Use Cases

At its core, ZKM's initial use cases are focused on verifiable and succinctness of computation. Other privacy focused use-cases can be achieved, but it is not the direct focus of ZKM.

Hybrid Rollup

ZKM has valuable applications in Layer 2 (L2) blockchain solutions. L2 solutions aim to alleviate the scalability limitations of the underlying Layer 1 blockchain by processing transactions off-chain. Using ZKM, participants can cryptographically prove the validity of off-chain transactions in the Ethereum blockchain without revealing the specific details of each transaction on the public blockchain. This ensures the integrity of transactions.

Hybrid Rollup

In addition, multiple transactions can be aggregated into a single proof, reducing the computational overhead required for verification and enhancing scalability. The provided proof guarantees the correctness of the transaction execution and hence reduces the withdrawal time of the processed fund.
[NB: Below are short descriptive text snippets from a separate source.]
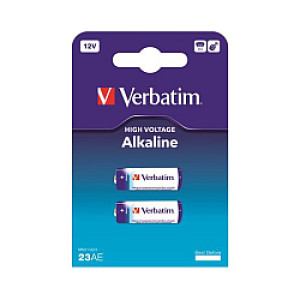 Baterija Verbatim 23AE -MN21-A23 12V _komad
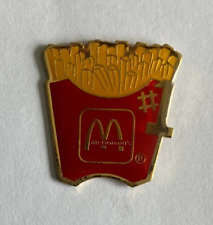 Pin mac donald d'occasion  Aizenay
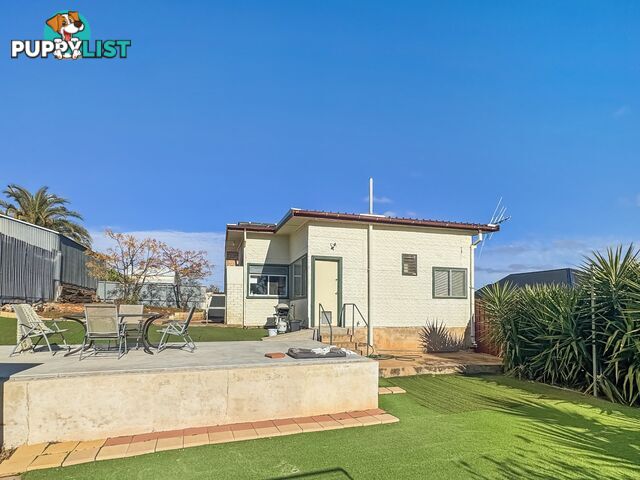 28 Cobalt Street BROKEN HILL NSW 2880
With a Hybrid Rollup, merging the cost effectiveness of Optimisic Rollups, with the succinctness and verifiability of Validity Proofs allows for the ability to choose between an immediate, slightly expensive withdrawal, or a longer, cost-effective Optimistic withdrawal. The ability for the user to choose their preferred method of withdrawal gives the end user more control over their costs of using a Layer 2, and enables more flexible finalization methods for bridging operations.

Bitcoin L2

Using an Optimistic Challenge Process and Bitcoin Taproot, we can verify an arbitrary computation which enables to prove computation directly on Bitcoin, which leverages Bitcoin to directly secure transactions for any L2 on Bitcoin both EVM and non-EVM.

Entangled Rollup

The Entangled Rollup structure allows for trustless communication between two rollups. This mechanism allows for communicating between two incompatible blockchains using Layer 2s, which enables transactions to be executed, proved, and executed again on a destination L2 while leveraging the security and cost-effectiveness of a Rollup.

Entangled Rollup

The ability to connect two incompatible blockchains enables additional use-cases and optimizations, such as the Universal L2 Extension.

Universal L2 Extension

Universal L2

The Universal L2 extends the Entangled Rollup structure to focus on solving the issue of fragmented liquidity across ecosystems. Using a proof-of-burn mechanism and the native mint function of a Rollup, a user is able to burn and mint native assets to any Layer 2 that implements the Universal L2 structure. More details of this structure can be found here (opens in a new tab).

Example – Asset Transfer with Entangled Rollups

The L2s in the Universal L2 structure serve as interoperability mechanisms to facilitate cross-chain transfers without the implementation of a bridge.

Step 8

In this example, 100 USDT is sent from the source chain (ETH L1) to the destination chain (AVA L1). A proof that the 100 USDT was burned on the L2 (ETH UL2) is generated off-chain. The proof is verified by a verification contract on the destination chain. Once verified, the user will receive 100 USDT on AVA L1.

zkML

In the machine learning (ML) world, the use of Validity proofs has the potential to verify the application of a given ML model. This is referred to as zero-knowledge machine learning (zkML). Since the weight values within an ML model are considered proprietary information held by service providers, clients should have the means to verify the correctness of the results without accessing the trained model. Moreover, when a third party examines the results, it should be possible to confirm their accuracy even without the user’s input data. The figure below shows a scenario in medical systems where a patient sends their ECG to an ML Service Provider, and the processed result is sent back to their physician. As depicted, the physician requires a means to verify the correctness of the process.

zkML

The utilization of ZKM can be expanded across various applications and scenarios. Consequently, it has become crucial for users to take advantage of ML computations without revealing the input values in order to preserve users’ privacy.